** Start of Document segment **

# Lorentz invariance of Klein-Gordon Lagrangian

1. Sep 12, 2014

### ShayanJ

I wanna prove the invariance of the Klein-Gordon Lagrangian $\mathcal{L}=\frac 1 2 \partial^\mu \phi \partial_\mu \phi-\frac 1 2 m^2 \phi^2$ under a general Lorentz transformation $\Lambda^\alpha_\beta$ but I don't know what should I do. I don't know how to handle it. How should I do it?
Thanks

2. Sep 12, 2014

### Matterwave

Well, I think the easiest way to do it would be to apply a Lorentz transformation and see that the Lagrangian doesn't change. Have you tried doing that?

3. Sep 12, 2014

### ShayanJ

Yeah, I tried but I don't know how should I apply it. Is the following correct?

** End of Document segment **

◆ Given task ◆
Reproduce everything in the Klein-Gordon thread from "# Lorentz invariance" down to "tried doing that?", switching "Lagrangian" to "Lagrangian density" each time it occurs.

** Start of Record list **

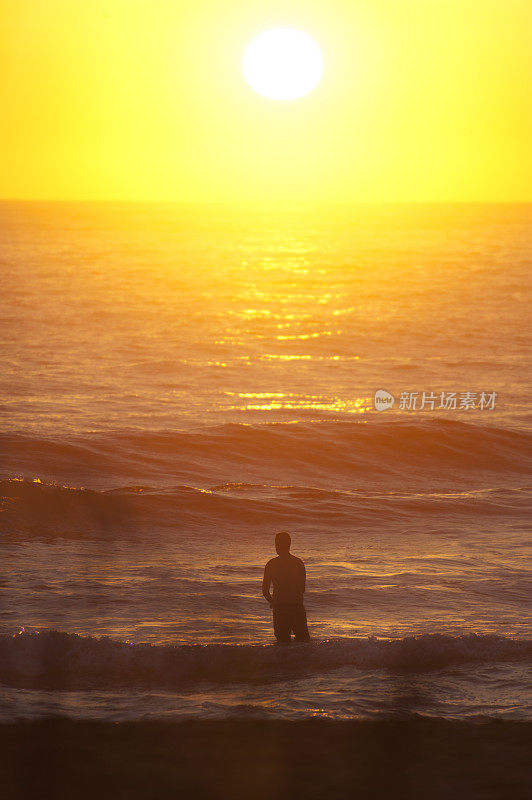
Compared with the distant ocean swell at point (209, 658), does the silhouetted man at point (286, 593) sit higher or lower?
higher

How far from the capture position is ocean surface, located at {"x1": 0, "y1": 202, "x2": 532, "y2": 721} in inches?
373

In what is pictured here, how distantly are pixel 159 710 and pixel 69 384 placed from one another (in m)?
25.6

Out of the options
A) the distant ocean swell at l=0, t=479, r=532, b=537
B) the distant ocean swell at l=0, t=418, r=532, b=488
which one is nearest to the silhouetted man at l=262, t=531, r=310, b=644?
the distant ocean swell at l=0, t=479, r=532, b=537

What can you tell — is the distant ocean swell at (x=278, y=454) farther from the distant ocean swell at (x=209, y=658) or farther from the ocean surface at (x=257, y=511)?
the distant ocean swell at (x=209, y=658)

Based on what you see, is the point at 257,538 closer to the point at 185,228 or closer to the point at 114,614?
the point at 114,614

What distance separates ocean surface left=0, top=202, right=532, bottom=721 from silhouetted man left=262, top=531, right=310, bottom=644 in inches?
11.8

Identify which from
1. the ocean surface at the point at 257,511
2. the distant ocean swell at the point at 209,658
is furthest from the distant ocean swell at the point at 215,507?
the distant ocean swell at the point at 209,658

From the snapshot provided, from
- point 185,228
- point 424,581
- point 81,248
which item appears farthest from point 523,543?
point 185,228

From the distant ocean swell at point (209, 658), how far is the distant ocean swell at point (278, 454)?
36.4 ft

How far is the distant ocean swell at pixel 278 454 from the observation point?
2220 centimetres

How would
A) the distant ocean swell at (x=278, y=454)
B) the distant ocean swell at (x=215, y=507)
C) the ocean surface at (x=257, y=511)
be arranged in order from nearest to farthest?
1. the ocean surface at (x=257, y=511)
2. the distant ocean swell at (x=215, y=507)
3. the distant ocean swell at (x=278, y=454)

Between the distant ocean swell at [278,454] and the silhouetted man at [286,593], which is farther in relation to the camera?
the distant ocean swell at [278,454]

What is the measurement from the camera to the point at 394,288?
78.2 m

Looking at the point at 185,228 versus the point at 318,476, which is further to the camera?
the point at 185,228
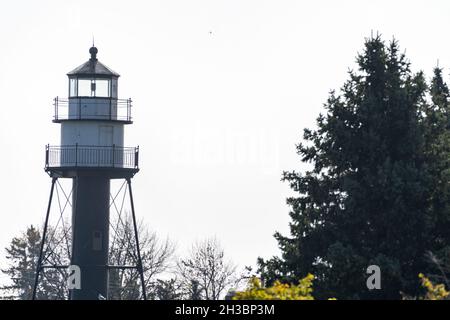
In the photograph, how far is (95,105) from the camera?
68938 mm

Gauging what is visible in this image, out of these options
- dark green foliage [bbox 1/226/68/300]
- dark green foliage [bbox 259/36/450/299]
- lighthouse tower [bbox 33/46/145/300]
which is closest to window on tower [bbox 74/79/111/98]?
lighthouse tower [bbox 33/46/145/300]

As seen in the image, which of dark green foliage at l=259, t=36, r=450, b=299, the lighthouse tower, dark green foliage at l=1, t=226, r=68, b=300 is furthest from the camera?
dark green foliage at l=1, t=226, r=68, b=300

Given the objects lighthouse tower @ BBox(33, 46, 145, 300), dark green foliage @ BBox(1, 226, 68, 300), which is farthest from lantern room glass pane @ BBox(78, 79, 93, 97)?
dark green foliage @ BBox(1, 226, 68, 300)

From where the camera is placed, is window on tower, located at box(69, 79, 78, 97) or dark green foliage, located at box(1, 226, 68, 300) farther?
dark green foliage, located at box(1, 226, 68, 300)

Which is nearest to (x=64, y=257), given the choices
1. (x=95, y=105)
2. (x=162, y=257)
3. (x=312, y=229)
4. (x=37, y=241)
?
(x=162, y=257)

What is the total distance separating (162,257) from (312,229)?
47.8 meters

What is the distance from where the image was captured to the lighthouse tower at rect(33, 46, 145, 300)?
67.1m

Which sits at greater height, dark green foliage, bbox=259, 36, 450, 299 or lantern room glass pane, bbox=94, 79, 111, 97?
lantern room glass pane, bbox=94, 79, 111, 97

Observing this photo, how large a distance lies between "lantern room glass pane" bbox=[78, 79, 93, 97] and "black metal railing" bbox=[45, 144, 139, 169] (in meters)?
2.22

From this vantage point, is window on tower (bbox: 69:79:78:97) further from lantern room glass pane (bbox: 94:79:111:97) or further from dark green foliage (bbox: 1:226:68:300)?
dark green foliage (bbox: 1:226:68:300)

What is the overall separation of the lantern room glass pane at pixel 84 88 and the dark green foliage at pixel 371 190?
12.5 metres

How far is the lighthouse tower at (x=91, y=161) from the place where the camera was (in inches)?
2640

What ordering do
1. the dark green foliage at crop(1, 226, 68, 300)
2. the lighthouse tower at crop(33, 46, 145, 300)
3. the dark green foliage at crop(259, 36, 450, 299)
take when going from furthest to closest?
1. the dark green foliage at crop(1, 226, 68, 300)
2. the lighthouse tower at crop(33, 46, 145, 300)
3. the dark green foliage at crop(259, 36, 450, 299)

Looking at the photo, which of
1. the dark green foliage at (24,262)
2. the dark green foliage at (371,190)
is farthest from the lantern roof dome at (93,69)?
the dark green foliage at (24,262)
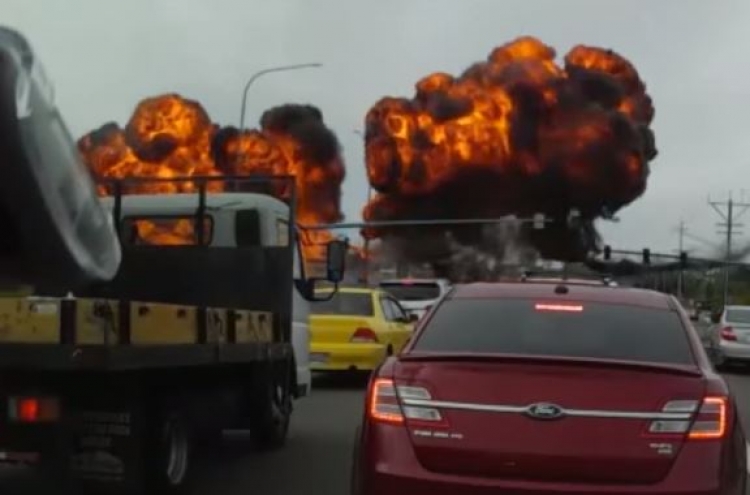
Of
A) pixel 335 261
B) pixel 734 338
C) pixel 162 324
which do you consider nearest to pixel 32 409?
pixel 162 324

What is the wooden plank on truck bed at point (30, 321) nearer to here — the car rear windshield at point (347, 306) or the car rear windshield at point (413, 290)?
the car rear windshield at point (347, 306)

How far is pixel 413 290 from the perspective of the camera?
90.3 ft

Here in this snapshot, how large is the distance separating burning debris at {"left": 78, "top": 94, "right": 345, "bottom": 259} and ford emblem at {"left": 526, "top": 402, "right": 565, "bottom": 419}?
1067 inches

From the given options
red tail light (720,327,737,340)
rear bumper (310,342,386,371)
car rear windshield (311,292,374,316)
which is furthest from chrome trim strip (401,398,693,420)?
red tail light (720,327,737,340)

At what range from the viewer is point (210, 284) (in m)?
9.66

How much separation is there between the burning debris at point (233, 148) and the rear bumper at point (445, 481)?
87.8ft

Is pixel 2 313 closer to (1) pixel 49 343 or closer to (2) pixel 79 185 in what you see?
(1) pixel 49 343

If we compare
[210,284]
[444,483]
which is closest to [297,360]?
[210,284]

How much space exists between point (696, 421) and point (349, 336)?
37.8 feet

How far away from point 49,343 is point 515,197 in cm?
7275

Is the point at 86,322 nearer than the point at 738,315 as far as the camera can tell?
Yes

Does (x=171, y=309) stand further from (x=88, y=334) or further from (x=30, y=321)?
(x=30, y=321)

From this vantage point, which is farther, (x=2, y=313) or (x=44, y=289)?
(x=2, y=313)

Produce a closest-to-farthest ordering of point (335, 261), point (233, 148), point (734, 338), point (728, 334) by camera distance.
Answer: point (335, 261) → point (734, 338) → point (728, 334) → point (233, 148)
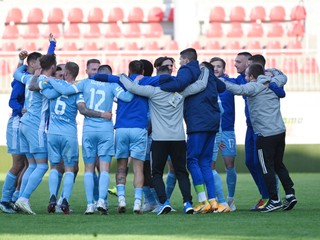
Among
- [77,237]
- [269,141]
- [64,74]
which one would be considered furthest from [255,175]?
[77,237]

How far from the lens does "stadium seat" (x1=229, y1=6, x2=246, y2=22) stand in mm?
32594

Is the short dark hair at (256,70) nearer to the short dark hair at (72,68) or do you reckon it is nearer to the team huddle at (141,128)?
the team huddle at (141,128)

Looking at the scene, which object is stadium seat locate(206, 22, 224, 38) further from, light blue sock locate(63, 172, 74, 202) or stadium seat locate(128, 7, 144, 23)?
light blue sock locate(63, 172, 74, 202)

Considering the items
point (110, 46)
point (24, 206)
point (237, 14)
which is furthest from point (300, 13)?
point (24, 206)

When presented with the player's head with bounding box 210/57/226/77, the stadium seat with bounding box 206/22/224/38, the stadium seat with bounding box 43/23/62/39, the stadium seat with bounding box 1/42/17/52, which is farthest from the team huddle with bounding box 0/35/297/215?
the stadium seat with bounding box 43/23/62/39

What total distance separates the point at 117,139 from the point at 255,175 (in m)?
2.16

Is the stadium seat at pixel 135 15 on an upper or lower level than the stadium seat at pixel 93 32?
upper

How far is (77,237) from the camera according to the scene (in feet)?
32.0

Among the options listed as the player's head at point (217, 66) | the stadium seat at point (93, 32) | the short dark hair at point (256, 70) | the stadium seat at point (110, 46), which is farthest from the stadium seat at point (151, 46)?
the short dark hair at point (256, 70)

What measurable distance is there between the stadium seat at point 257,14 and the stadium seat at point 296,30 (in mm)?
1084

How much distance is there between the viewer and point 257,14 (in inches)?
1284

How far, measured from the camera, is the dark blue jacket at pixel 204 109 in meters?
12.6

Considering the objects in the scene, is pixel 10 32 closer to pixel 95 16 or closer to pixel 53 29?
pixel 53 29

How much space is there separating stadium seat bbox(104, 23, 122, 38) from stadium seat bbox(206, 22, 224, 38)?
2760mm
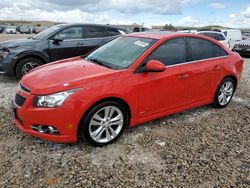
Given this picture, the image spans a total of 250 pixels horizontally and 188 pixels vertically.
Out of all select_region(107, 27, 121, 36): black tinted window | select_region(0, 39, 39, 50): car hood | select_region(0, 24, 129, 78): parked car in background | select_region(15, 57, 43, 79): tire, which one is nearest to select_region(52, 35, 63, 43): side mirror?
select_region(0, 24, 129, 78): parked car in background

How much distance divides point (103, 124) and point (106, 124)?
0.05 meters

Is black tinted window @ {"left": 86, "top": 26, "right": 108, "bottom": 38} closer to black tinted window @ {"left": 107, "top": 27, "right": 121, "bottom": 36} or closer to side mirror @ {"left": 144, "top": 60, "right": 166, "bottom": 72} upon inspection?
black tinted window @ {"left": 107, "top": 27, "right": 121, "bottom": 36}

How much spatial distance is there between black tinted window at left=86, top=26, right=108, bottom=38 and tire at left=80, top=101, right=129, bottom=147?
4667 mm

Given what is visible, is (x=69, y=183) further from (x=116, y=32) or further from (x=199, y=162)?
(x=116, y=32)

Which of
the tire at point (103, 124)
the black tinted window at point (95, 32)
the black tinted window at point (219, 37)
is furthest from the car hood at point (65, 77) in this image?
the black tinted window at point (219, 37)

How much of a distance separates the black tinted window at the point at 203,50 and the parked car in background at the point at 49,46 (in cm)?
304

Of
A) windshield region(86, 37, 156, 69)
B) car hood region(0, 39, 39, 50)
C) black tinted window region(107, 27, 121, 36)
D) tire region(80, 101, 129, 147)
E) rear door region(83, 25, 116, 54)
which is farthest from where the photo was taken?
black tinted window region(107, 27, 121, 36)

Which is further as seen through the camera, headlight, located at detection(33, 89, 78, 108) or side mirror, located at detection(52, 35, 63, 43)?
side mirror, located at detection(52, 35, 63, 43)

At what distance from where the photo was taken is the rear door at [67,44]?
727 centimetres

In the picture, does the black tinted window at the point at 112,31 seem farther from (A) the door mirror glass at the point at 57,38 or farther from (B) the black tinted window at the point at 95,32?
(A) the door mirror glass at the point at 57,38

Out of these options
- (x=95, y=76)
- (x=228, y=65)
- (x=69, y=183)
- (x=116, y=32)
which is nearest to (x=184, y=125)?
(x=228, y=65)

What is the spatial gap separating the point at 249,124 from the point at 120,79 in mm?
2646

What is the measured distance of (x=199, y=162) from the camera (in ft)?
11.4

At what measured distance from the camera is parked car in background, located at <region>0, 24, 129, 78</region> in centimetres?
682
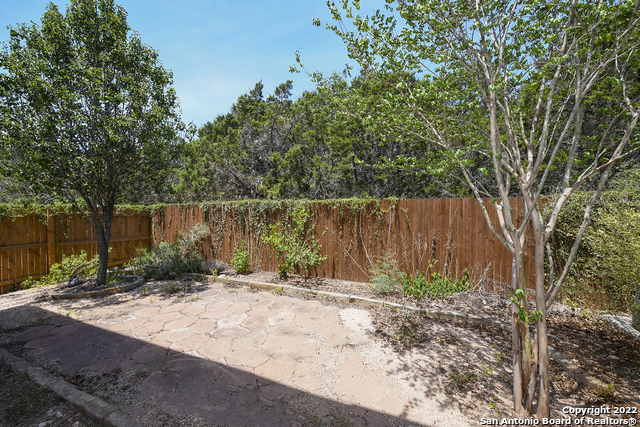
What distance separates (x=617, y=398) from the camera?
7.20ft

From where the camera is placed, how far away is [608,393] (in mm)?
2230

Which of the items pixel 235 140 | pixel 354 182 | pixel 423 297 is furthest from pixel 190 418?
pixel 235 140

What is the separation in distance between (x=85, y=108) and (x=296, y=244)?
179 inches

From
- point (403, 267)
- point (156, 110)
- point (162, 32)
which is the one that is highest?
point (162, 32)

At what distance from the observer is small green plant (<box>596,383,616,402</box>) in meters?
2.22

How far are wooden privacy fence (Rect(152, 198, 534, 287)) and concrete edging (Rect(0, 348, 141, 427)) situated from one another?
4.17m

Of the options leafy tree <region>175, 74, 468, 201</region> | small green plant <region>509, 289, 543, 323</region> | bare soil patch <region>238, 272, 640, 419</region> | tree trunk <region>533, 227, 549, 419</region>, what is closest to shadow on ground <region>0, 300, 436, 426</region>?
bare soil patch <region>238, 272, 640, 419</region>

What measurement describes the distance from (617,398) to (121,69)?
7.92 m

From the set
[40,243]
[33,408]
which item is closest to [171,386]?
[33,408]

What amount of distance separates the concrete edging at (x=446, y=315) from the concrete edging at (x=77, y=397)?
320 cm

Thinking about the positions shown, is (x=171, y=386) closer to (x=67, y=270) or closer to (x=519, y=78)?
(x=519, y=78)

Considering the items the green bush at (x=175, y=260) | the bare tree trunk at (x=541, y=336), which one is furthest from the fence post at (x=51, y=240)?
the bare tree trunk at (x=541, y=336)

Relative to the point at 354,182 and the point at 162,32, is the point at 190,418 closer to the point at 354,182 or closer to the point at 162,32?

** End of Record list **

◆ Output for this exercise ◆
# Lorentz invariance of Klein-Gordon Lagrangian density

1. Sep 12, 2014

### ShayanJ

I wanna prove the invariance of the Klein-Gordon Lagrangian density $\mathcal{L}=\frac 1 2 \partial^\mu \phi \partial_\mu \phi-\frac 1 2 m^2 \phi^2$ under a general Lorentz transformation $\Lambda^\alpha_\beta$ but I don't know what should I do. I don't know how to handle it. How should I do it?
Thanks

2. Sep 12, 2014

### Matterwave

Well, I think the easiest way to do it would be to apply a Lorentz transformation and see that the Lagrangian density doesn't change. Have you tried doing that?